WHAT THE TASK REQUIRES: Pull out every item below that contains the string "Number", and copy each of those lines in full.

---------- TASK DATA

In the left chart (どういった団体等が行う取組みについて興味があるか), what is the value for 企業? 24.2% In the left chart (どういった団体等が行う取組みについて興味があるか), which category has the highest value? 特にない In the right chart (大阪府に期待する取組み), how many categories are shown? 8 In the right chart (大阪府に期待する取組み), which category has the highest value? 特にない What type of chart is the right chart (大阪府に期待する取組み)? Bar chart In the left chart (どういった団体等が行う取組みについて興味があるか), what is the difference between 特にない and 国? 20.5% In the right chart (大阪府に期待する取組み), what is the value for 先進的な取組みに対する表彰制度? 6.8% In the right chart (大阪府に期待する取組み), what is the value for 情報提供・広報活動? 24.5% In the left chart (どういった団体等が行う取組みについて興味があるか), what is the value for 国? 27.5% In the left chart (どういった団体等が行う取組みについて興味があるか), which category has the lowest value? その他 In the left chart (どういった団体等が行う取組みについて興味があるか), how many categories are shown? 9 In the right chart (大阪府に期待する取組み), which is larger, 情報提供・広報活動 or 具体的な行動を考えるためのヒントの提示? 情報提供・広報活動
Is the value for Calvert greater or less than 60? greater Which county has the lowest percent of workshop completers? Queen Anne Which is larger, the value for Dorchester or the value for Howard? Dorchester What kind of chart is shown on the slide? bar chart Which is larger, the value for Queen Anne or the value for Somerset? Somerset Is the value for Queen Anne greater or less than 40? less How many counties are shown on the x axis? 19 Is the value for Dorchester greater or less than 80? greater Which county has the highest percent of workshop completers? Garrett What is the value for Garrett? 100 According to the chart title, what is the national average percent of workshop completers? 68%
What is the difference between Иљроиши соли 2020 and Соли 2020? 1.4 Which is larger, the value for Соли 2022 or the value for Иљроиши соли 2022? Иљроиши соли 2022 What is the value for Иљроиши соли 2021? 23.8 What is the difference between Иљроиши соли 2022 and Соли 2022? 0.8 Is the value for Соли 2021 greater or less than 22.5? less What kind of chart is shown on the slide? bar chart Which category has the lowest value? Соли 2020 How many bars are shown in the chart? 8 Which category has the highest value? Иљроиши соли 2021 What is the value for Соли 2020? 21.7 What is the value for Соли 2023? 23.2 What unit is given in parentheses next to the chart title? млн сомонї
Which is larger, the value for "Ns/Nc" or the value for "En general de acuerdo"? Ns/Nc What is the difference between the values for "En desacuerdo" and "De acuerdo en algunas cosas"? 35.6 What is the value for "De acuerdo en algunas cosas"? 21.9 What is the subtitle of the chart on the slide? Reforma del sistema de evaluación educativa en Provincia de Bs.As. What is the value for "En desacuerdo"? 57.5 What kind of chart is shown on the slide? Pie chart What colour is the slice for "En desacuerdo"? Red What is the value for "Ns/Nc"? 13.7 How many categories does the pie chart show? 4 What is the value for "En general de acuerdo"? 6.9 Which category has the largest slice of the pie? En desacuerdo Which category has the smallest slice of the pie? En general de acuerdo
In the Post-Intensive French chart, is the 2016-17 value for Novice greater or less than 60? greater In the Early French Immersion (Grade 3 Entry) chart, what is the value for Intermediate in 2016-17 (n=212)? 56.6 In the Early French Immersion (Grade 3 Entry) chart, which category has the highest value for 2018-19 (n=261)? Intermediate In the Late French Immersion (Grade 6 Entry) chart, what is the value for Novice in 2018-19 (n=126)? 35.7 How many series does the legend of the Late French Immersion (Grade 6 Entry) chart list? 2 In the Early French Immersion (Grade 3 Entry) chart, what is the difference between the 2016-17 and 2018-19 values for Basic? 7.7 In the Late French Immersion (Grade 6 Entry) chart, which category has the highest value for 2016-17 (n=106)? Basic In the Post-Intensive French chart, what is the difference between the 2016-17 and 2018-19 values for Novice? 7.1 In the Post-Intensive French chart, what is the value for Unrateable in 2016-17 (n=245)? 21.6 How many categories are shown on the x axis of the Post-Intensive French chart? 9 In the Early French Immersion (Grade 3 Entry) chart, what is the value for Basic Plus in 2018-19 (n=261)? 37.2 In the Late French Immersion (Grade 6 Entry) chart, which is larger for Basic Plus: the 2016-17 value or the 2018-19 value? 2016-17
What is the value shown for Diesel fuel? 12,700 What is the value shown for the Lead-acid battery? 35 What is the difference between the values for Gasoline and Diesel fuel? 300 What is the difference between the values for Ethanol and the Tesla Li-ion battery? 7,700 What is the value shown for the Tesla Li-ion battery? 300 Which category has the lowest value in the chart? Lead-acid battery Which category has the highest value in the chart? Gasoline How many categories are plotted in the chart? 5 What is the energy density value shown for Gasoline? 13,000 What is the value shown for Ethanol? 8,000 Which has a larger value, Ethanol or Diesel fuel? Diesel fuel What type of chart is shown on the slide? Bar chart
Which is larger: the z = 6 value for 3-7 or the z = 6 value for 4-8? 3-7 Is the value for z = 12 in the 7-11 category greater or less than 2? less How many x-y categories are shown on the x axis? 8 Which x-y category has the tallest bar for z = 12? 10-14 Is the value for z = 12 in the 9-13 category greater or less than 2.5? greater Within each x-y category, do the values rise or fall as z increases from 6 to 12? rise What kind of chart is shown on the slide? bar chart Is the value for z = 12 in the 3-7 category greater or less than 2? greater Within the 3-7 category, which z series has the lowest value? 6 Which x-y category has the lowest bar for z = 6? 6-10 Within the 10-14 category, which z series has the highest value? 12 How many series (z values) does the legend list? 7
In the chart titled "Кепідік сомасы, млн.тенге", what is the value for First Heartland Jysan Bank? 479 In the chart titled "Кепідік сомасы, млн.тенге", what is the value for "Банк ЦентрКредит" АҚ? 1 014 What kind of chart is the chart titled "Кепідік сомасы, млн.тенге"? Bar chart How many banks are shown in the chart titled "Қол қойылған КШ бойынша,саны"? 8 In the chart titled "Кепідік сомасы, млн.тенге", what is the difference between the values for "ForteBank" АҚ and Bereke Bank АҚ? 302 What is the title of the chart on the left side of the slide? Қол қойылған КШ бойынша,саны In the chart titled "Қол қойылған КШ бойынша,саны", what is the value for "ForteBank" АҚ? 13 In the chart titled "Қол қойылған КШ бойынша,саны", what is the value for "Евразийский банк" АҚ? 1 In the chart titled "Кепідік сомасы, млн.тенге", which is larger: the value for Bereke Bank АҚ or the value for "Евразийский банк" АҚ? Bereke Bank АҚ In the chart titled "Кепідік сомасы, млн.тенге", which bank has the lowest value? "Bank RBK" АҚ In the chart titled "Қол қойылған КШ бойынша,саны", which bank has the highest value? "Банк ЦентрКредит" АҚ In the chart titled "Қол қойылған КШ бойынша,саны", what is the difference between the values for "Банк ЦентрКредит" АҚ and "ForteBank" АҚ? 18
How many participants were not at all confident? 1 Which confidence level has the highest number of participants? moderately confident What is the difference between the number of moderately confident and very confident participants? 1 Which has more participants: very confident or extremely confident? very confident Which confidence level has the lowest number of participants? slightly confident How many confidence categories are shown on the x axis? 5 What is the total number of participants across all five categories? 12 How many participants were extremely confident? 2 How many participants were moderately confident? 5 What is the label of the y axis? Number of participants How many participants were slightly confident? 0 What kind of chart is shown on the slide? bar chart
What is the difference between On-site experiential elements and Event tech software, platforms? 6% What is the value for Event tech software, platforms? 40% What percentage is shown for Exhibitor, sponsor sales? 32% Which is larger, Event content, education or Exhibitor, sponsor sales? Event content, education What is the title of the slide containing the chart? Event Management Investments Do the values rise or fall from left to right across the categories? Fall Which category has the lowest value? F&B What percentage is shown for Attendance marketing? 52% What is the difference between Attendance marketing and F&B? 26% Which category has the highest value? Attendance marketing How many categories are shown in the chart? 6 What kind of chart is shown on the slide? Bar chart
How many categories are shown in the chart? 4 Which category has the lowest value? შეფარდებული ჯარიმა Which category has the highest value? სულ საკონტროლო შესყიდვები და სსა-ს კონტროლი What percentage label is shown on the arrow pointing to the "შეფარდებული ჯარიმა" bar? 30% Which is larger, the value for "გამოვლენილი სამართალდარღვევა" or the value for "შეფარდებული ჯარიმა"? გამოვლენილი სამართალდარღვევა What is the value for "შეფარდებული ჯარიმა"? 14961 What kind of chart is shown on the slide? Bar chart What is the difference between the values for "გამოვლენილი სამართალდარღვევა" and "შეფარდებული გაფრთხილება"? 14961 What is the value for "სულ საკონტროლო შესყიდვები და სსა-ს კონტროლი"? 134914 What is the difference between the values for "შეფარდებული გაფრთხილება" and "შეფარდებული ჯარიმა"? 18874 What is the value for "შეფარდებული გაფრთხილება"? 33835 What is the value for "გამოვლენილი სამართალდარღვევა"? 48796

--------------------

ANSWER SECTION:
How many participants were not at all confident? 1 Which confidence level has the highest number of participants? moderately confident What is the difference between the number of moderately confident and very confident participants? 1 Which has more participants: very confident or extremely confident? very confident Which confidence level has the lowest number of participants? slightly confident How many confidence categories are shown on the x axis? 5 What is the total number of participants across all five categories? 12 How many participants were extremely confident? 2 How many participants were moderately confident? 5 What is the label of the y axis? Number of participants How many participants were slightly confident? 0 What kind of chart is shown on the slide? bar chart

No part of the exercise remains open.